Time series/ sequential data study group

Actually no… But it is a regression problem, with synthetic data. It is a highly non linear problem, where analytic solutions are not available. I tried to tackle this problem before with fastai 0.7 but my DL skills where poor. This time, I got very good results straight away!

For the type of problem that I am solving, the UCR dataset is not a good benchmark, but could not find a better one (I have 200k curves in my dataset). The closest in UCR is probably StarLightCurves.

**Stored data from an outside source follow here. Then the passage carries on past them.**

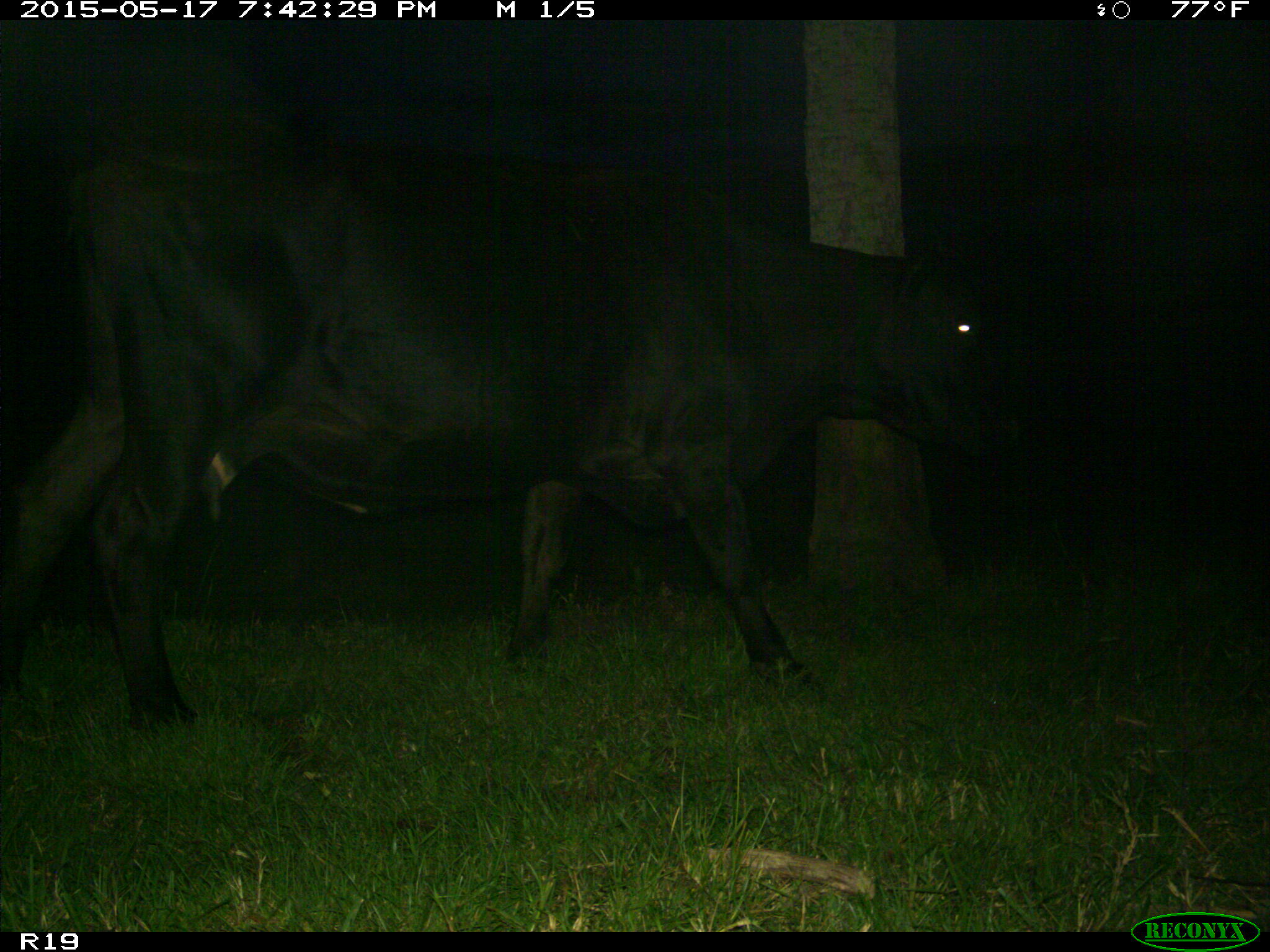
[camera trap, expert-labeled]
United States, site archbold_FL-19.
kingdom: Animalia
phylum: Chordata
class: Mammalia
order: Artiodactyla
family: Bovidae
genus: Bos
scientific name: Bos taurus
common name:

Greetings to everyone here on this forum.
I would like to start by thanking @oguiza for creating this study group as well as all of you here contributing with your ideas and implementations to solve new real world time series data mining problems.
I found this forum after this tweet from @jeremy - many thanks - so I spent the whole afternoon today going through the different posts here and told my self to share with you some notes/inquiries/comments that we could all benefit from. Pardon me if I am only focusing on Time Series Classification (TSC) problems, as it is the main focus of my research, so here I go:

  • InceptionTime So Jeremy’s tweet is about our recent architecture InceptionTime for TSC. One of our main findings was that the kernel size is one of the most important characteristics which is linked the concept of Receptive Field (RF). The latter observation is inline with @tcapelle’s observation regarding the kernel size. Finally, our implementation is in Keras, but I would very much like to see an implementation of InceptionTime in fast.ai, since it seems like fast.ai would not only accelerate the training time but would also results in a much more accurate model due to the best practices embedded in the library. So feel free to suggest and send pull requests to the repository! I am new to fast.ai so I am here to learn :wink:
  • Transfer learning I have noticed that another observation shared by @marcmuc is that the initialization of a deep learning model affects highly its accuracy. This is indeed supported in our study on transfer learning for time series classification where we showed how the choice of the source dataset is very important and will highly impact the accuracy on the target dataset (we observed some negative and positive transfer learning). I therefore would like to know if some of you had similar and/or orthogonal observations when trying to fine-tune a model on their own TSC problem.
  • TS-CHIEF Outside of the deep learning world, a promising area of research based on the famous random forest classifier is being pioneered by researchers at Monash University in Australia. The model is called TS-CHIEF which is basically a significant improvement upon ProximityForest. I know that the implementation is provided in Java, while most of us here are using Python. Therefore I suggest starting a collaborative project and include everyone who is interested in providing a Python implementation of TS-CHIEF!
  • LSTM-FCN I noticed that this paper (and its multivariate version) appeared on your radar. The idea seems appealing at first by trying to combine LSTMs and FCNs, however one thing that you should pay attention to is that the results in the paper are erroneous: the authors accidentally tuned the network’s hyperparameters on the test set. Plus I think that the technique of transposing the time series before inputting it into the LSTM does not make any sense, however I would like to know your point of views and if anyone succeeded in reproducing some descent results with this architecture after fixing the code.
  • Imaging Time Series I have noticed that a lot of you have focused on trying to perform some image transformation before applying 2D CNNs, I would like to know if there are any recent results that anyone would like to share with us because personally I am failing to see the benefit of applying these transformations if you can directly input the raw time series and have the neural networks learn the necessary transformation. Perhaps anyone would be kind enough to enlighten me here if I am missing some clear advantage of imaging time series data.
  • Recurrent models In my experience I found it hard to train accurate recurrent architectures such as RNNs and LSTMs for the TSC task. However I am curious if anyone has results that would motivate research into this direction ?
  • Regression Recently I started searching for time series regression problems (not forecasting) - that is predicting a single real value based on the whole input time series. So the question here is: does anyone have some interesting datasets that would be categorized as Time Series Regression Problems ?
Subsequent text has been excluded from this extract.